### Exercise brief
What you return should be the entries, unchanged, without their pictures.

### Available data
*** Begin section ***

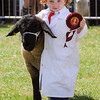GYS 14_185_sheep young handlers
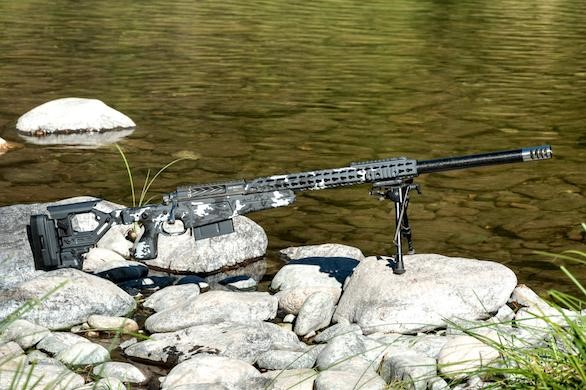 Helix 6 Precision Delivers a Pre-fit Upgrade for the Ruger Precision Rifle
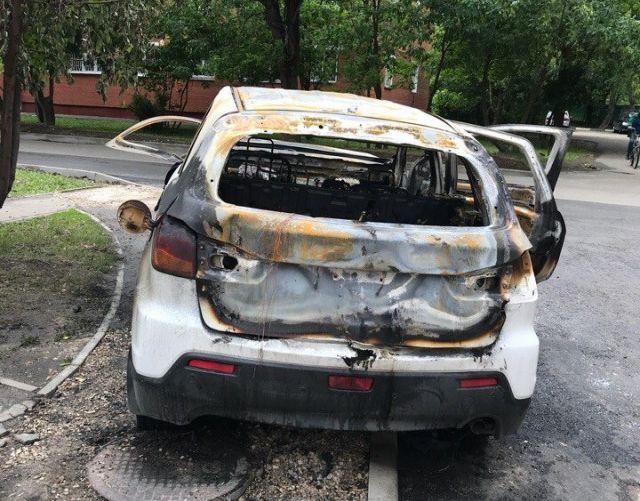 Автоместь в Щербинке (3 фото + видео)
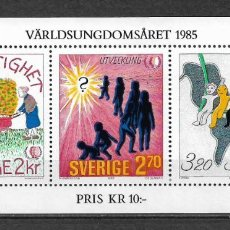 Sellos: SUECIA 1985 HOJA BLOQUE INFANTIL ** MNH - 117. Lote 148845942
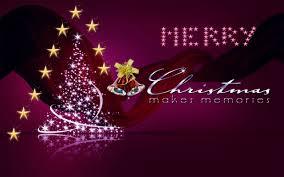 happy merry free hd wallpaper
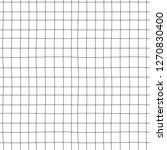 doodle grid vector pattern....   Shutterstock .eps vector #1270830400
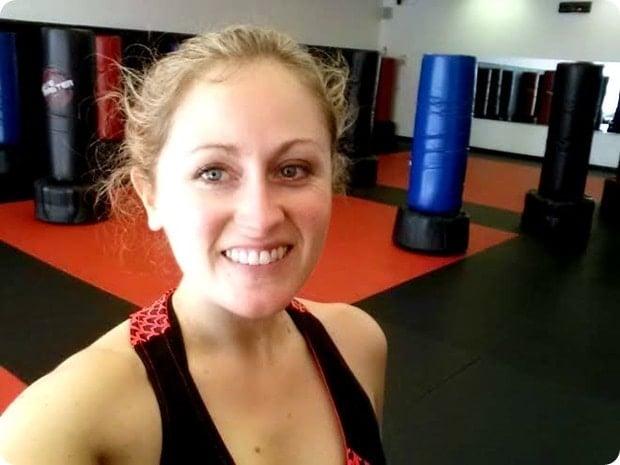 kickboxing nova mma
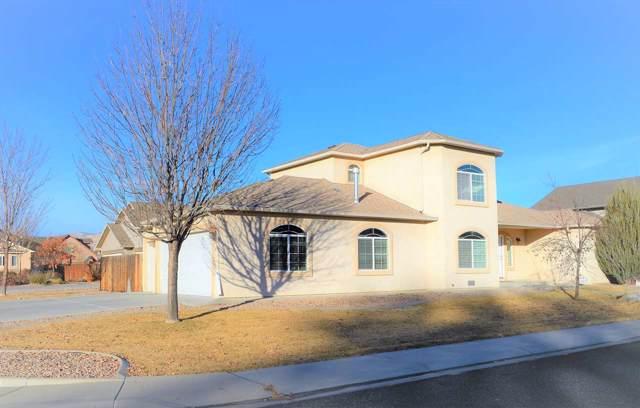 628 Kings Glen Loop, Grand Junction, CO 81504 (MLS #20196310) :: The Grand Junction Group with Keller Williams Colorado West LLC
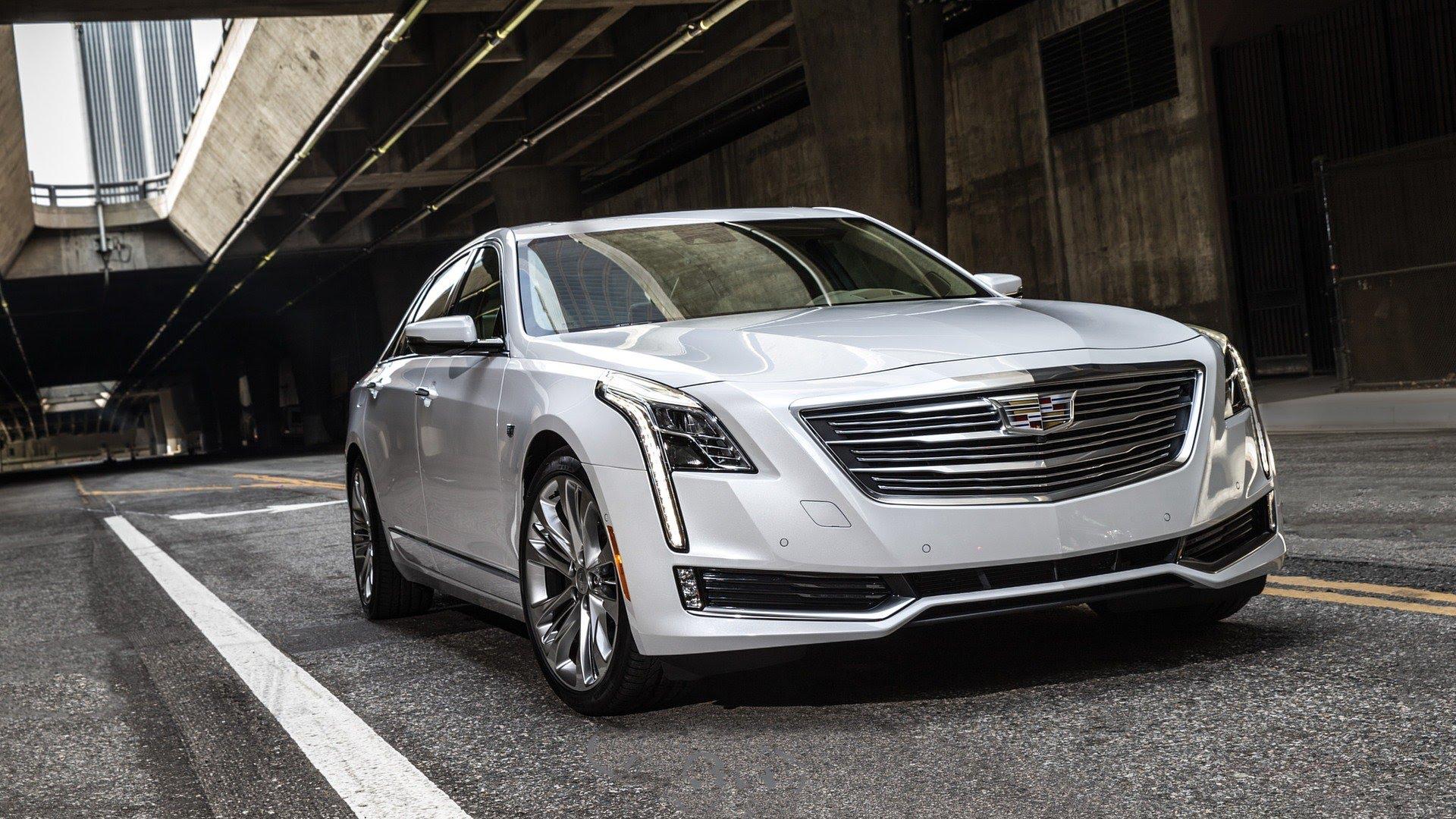 Cadillac CT6 2016 - now Sedan #2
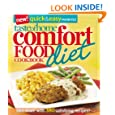 Taste of Home: Comfort Food Diet Cookbook: New Quick & Easy Favorites - Slim Down with 380 Satisfying Recipes!
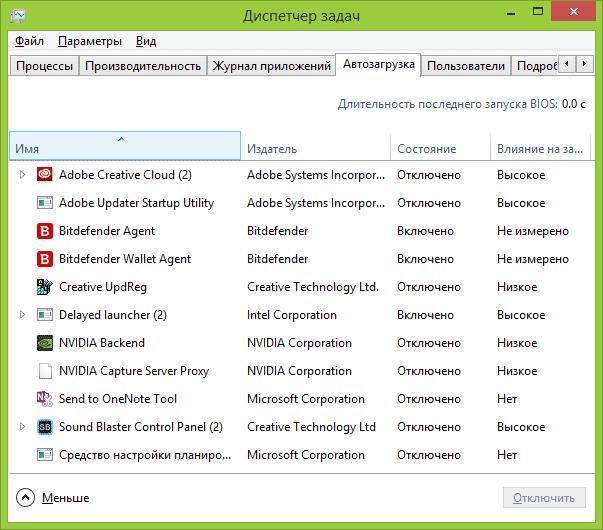Отключение программ в автозагрузке Windows 10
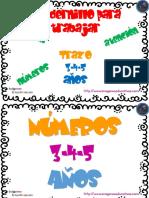 Cuaderno-de-repaso-escritura-atencion-y-numeros-PDF-1-10.pdf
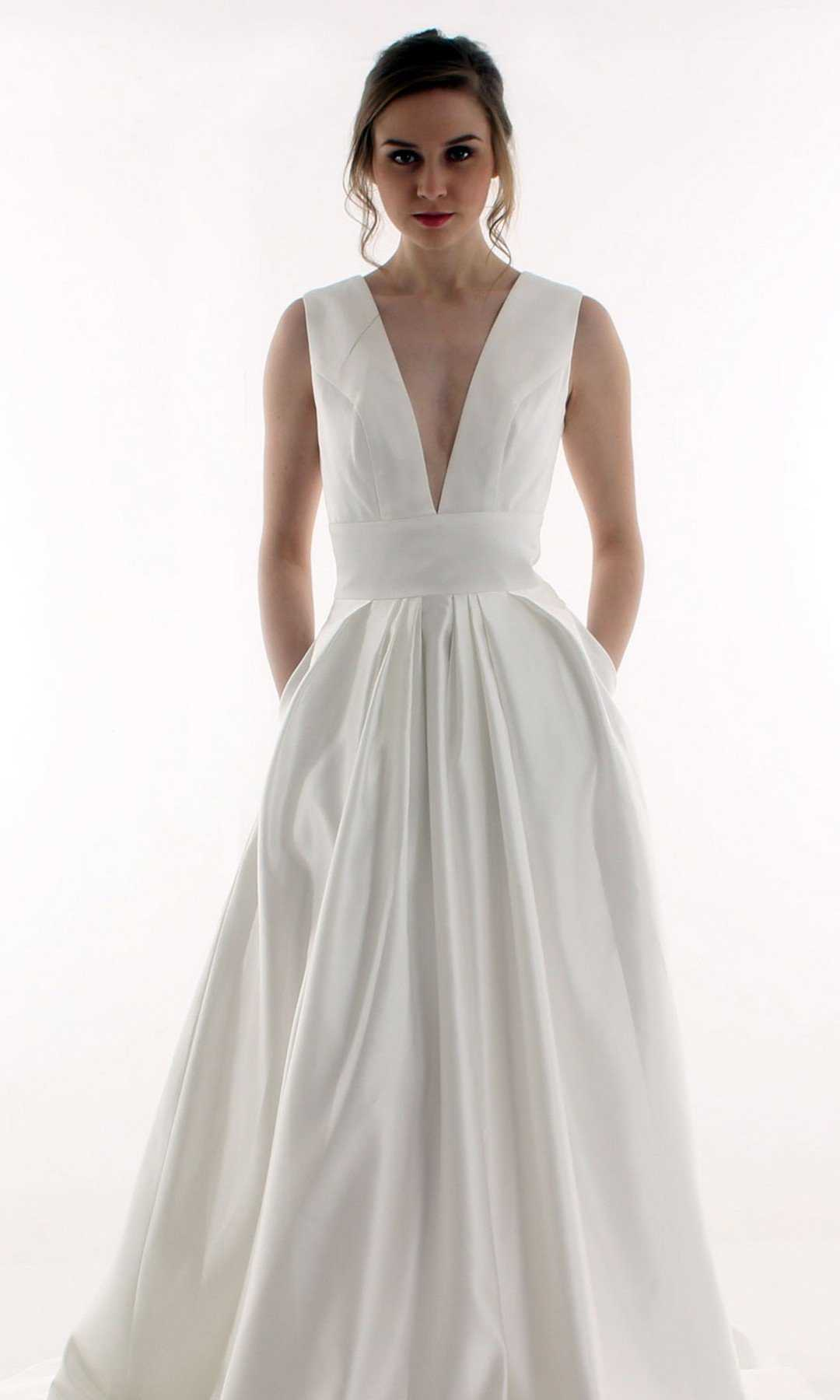 Kaela Bridal: Designer Wedding Dresses Online - Bridalwear Shops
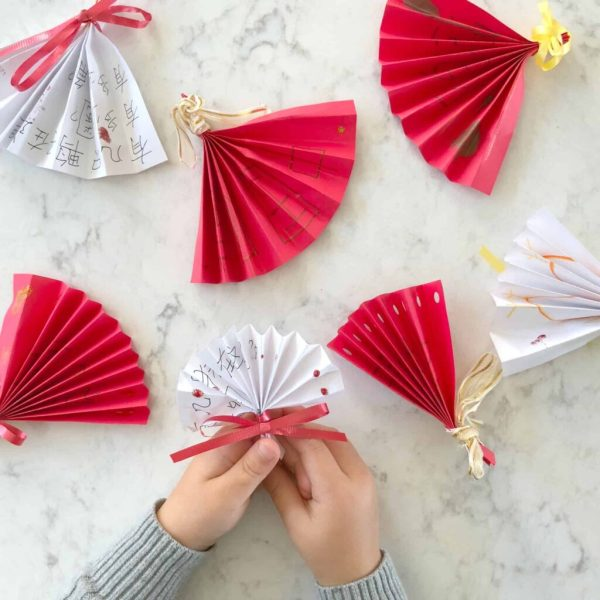 DIY Chinese folding fans craft from CHALK Academy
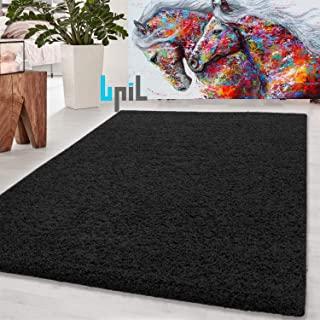 alfombra industrial de dormitorio 01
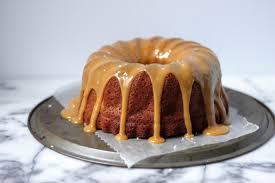 brown cake brown butter apple bundt cake with bourbon butterscotch sauce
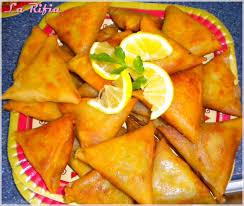 cuisine marocaine brick bricks au thon les milles et une saveurs du rif et d ailleurs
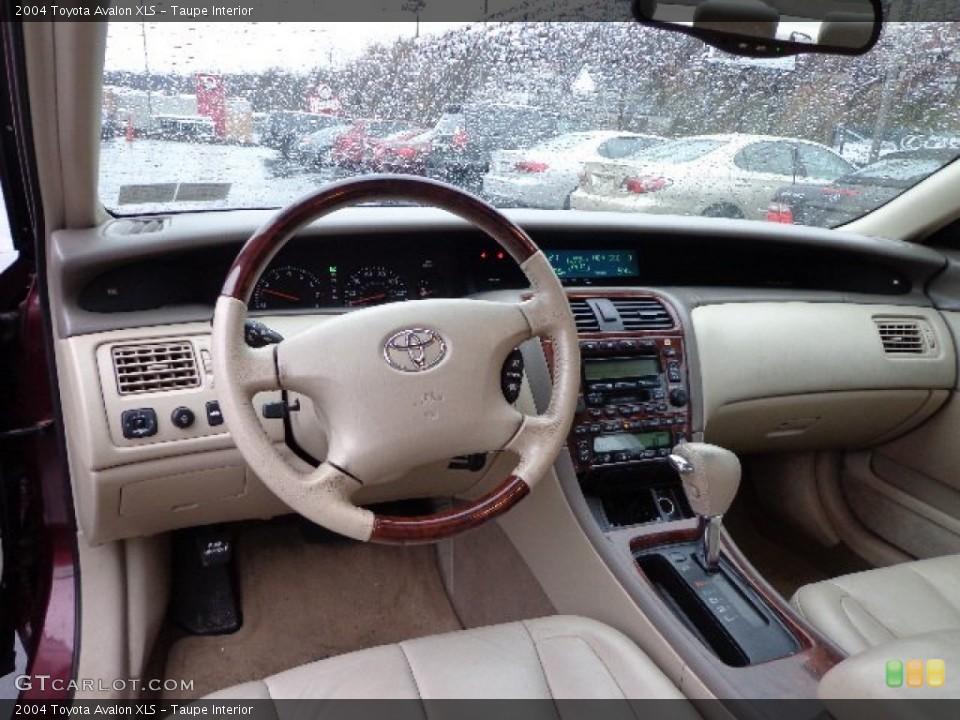taupe interior dashboard for the 2004 toyota avalon xls 74631109 gtcarlot com gtcarlot com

*** End section ***

### Task answer
GYS 14_185_sheep young handlers
 Helix 6 Precision Delivers a Pre-fit Upgrade for the Ruger Precision Rifle
 Автоместь в Щербинке (3 фото + видео)
 Sellos: SUECIA 1985 HOJA BLOQUE INFANTIL ** MNH - 117. Lote 148845942
 happy merry free hd wallpaper
 doodle grid vector pattern....   Shutterstock .eps vector #1270830400
 kickboxing nova mma
 628 Kings Glen Loop, Grand Junction, CO 81504 (MLS #20196310) :: The Grand Junction Group with Keller Williams Colorado West LLC
 Cadillac CT6 2016 - now Sedan #2
 Taste of Home: Comfort Food Diet Cookbook: New Quick & Easy Favorites - Slim Down with 380 Satisfying Recipes!
Отключение программ в автозагрузке Windows 10
 Cuaderno-de-repaso-escritura-atencion-y-numeros-PDF-1-10.pdf
 Kaela Bridal: Designer Wedding Dresses Online - Bridalwear Shops
 DIY Chinese folding fans craft from CHALK Academy
 alfombra industrial de dormitorio 01
 brown cake brown butter apple bundt cake with bourbon butterscotch sauce
 cuisine marocaine brick bricks au thon les milles et une saveurs du rif et d ailleurs
taupe interior dashboard for the 2004 toyota avalon xls 74631109 gtcarlot com gtcarlot com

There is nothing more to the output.